Jamie Sloniecki's Resignation Surprises Fellow Selectmen

Selectman Jamie J. Sloniecki resigned from the Bourne Board of Selectmen on Tuesday of this week, effective immediately, an action that surprised fellow board members.

His letter of resignation, directed to the town clerk, said, “Circumstances have occurred and the depth to which I am disappointed makes it appropriate to inform you I am no longer capable to hold the office of Selectman. Effective today, January 17, 2012, I hereby resign as a Selectman for the Town of Bourne.”

Mr. Sloniecki had mentioned publicly several times that he did not intend to run next May, when his term expires, said board Chairman Donald J. Pickard. Mr. Pickard said he was surprised at the resignation, particularly since it came on the heels of the selectmen’s successful celebration of the winning season of Bourne High School’s football team, an event Mr. Sloniecki helped plan and execute.

A strong supporter of youth sports and an opponent of New Generation Wind’s Bournedale wind turbine project, Mr. Sloniecki gave Town Administrator Thomas M. Guerino the best review among selectmen and recently proposed that a commercial mooring freeze be in effect until fairer regulations are written.

Mr. Pickard, who received a phone call from Mr. Sloniecki just after he turned his letter of resignation into the clerk’s office, as required, said Mr. Sloniecki reported “feeling lighter” after having made his decision.

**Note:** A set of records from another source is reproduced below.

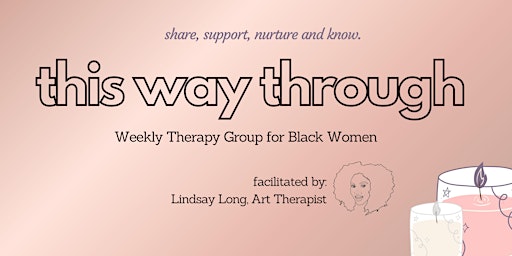 This Way Through: Group Therapy for Black Women - Workshop primary image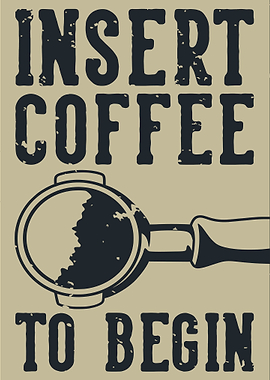 Insert coffee to begin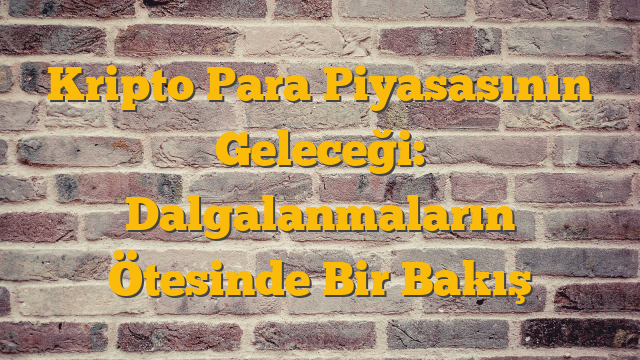 Kripto Para Piyasasının Geleceği: Dalgalanmaların Ötesinde Bir Bakış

In looking back over the past six years in which he served on the board, Mr. Sloniecki wrote to the Enterprise to say that during his past and present terms on the board, the selectmen have made “lots of progress.” He added that, “We live in a better town for it.”

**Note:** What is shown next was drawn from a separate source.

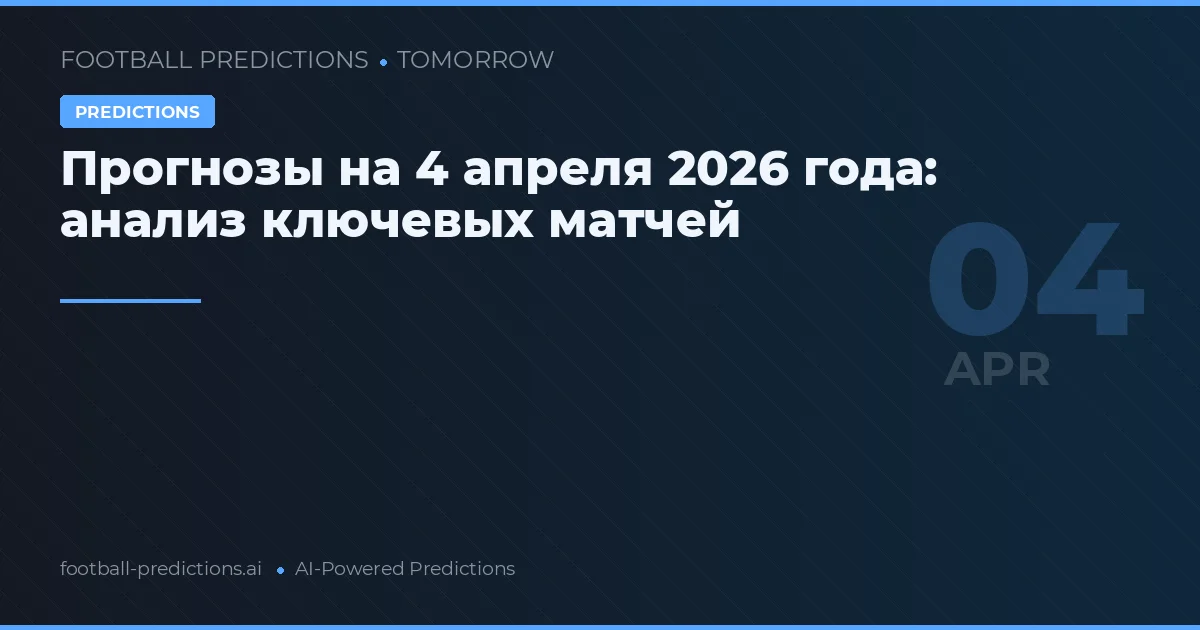 Прогнозы на 4 апреля 2026 года: анализ ключевых матчей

Six years ago, he said, “turmoil was common, and the Board had been informed that its function needed a facelift.” Over the years, board members made critical decisions that afterward proved to have had “perfect timing,” he said, and, things began to change for the better financially.

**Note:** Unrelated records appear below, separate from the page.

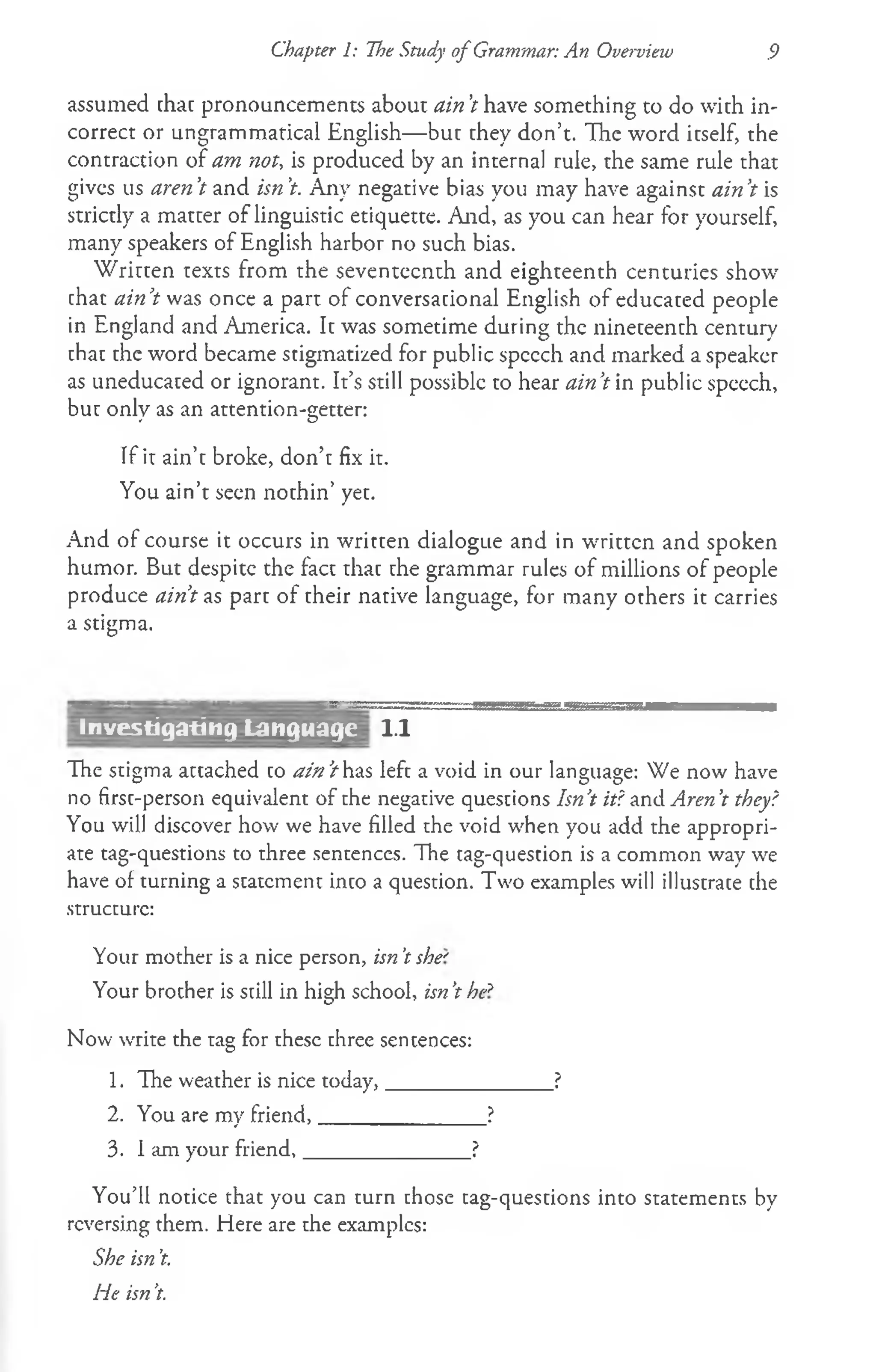 Chapter 1: The Study of Grammar: An Overvieiv 9
assumed that pronouncements about ain’
t have something to do with in­
correct or ungrammatical English— but they don’t. The word itself, the
contraction of am not, is produced by an internal rule, the same rule that
gives us aren’
t and isn’
t. Any negative bias you may have against ain’
t is
strictly a matter of linguistic etiquette. And, as you can hear for yourself,
many speakers of English harbor no such bias.
W ritten texts from the seventeenth and eighteenth centuries show
chat ain’
t was once a part of conversational English of educated people
in England and America. It was sometime during the nineteenth century
that the word became stigmatized for public spccch and marked a speaker
as uneducated or ignorant. It’s still possible to hear ain’
t in public speech,
but only as an attention-better:
* O
If it ain’t broke, don’t fix it.
You ain’t seen nothin’ yet.
And of course it occurs in written dialogue and in written and spoken
humor. But despite the fact that the grammar rules of millions of people
produce ain’
t as part of their native language, for many others it carries
a stigma.
1.1
The stigma attached to ain’
t has left a void in our language: We now have
no first-person equivalent of the negative questions Isn’
t it? and Aren’
t they?
You will discover how we have filled the void when you add the appropri­
ate tag-questions to three sentences. The tag-question is a common way we
have of turning a statement into a question. Two examples will illustrate the
structure:
Your mother is a nice person, isn't she'
Your brother is still in high school, isn’
t he*
Now write the tag for these three sentences:
1. The weather is nice today,_______________?
2. You are my friend,_______________?
3. I am your friend,_______________?
You’ll notice that you can turn those tag-questions into statements by
reversing them. Here are the examples:
She isn’
t.
He isn’
t.
*--- _
-- _ _""-W
1
-
"
Investigating Language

In totality, he said, Bourne is still a great place to live.

He added, however, that “unfortunately, in the end the negative I saw out of the camera’s view, and the destruction it caused, far outweighed the positive.”

While he declined an opportunity to be more specific, he said that although he saw the necessity for the layoff of town employees in light of the bleak budget forecast that prompted them, he was frustrated that, as a selectman, he was not able to provide more help for those who needed it.

On his Facebook page, Mr. Sloniecki said, “It has been my pleasure to serve as a Bourne Selectman for almost six years. I have served diligently, honorably, and without hesitation. Most importantly, I have examined each of my decisions from every angle to make certain they met the description of duties I swore to uphold. Unfortunately, not all other elected persons address their responsibility to the Town of Bourne in the same manner. Today, due to those circumstances and the depth to which I am disappointed by the behavior of those individuals, I resigned from the Office of Selectman.”

Mr. Sloniecki said he was frustrated that elected officials—not necessarily a reference to selectmen—were able to push individual agendas at the cost of people’s livelihood, again without providing any details.

Mr. Pickard praised Mr. Sloniecki’s service to the board, saying he has “a good grasp of what goes on” and does his homework. He said he would miss Mr. Sloniecki’s participation on the board.

Fellow selectman Peter J. Meier echoed that sentiment and added that Mr. Sloniecki, as a selectman, was willing to take a stand based on what he believed and stick to it.

Both selectmen said that whether they agreed or disagreed with him, Mr. Sloniecki always had the town’s best interest in mind.

Town Clerk Barry H. Johnson said that selectmen could call a special election, if they so choose, or such an election could be called by a petition signed by 200 voters. Under state law, a citizen’s petition or a formal letter from selectmen meeting the statutory requirements would need to be filed by February 3, a date determined by counting back from the already scheduled May 15 municipal elections. Mr. Johnson estimated that a special election to fill the vacant seat would cost the town about $13,000.

While he declined to speak for the board, Mr. Pickard said he, personally, thought it would be a waste of money to hold a special election so close to the date of Bourne’s regular election.

Whoever was elected at a special election, if one were to be held, would only serve for a short time before he or she would need to run for reelection. He said he thought the remaining four board members could “roll up their sleeves and pick up the slack” and handle town business until a new selectman was chosen by voters on May 15.

Mr. Meier said he also felt that spending taxpayer dollars for a special election was not something he would be in favor of.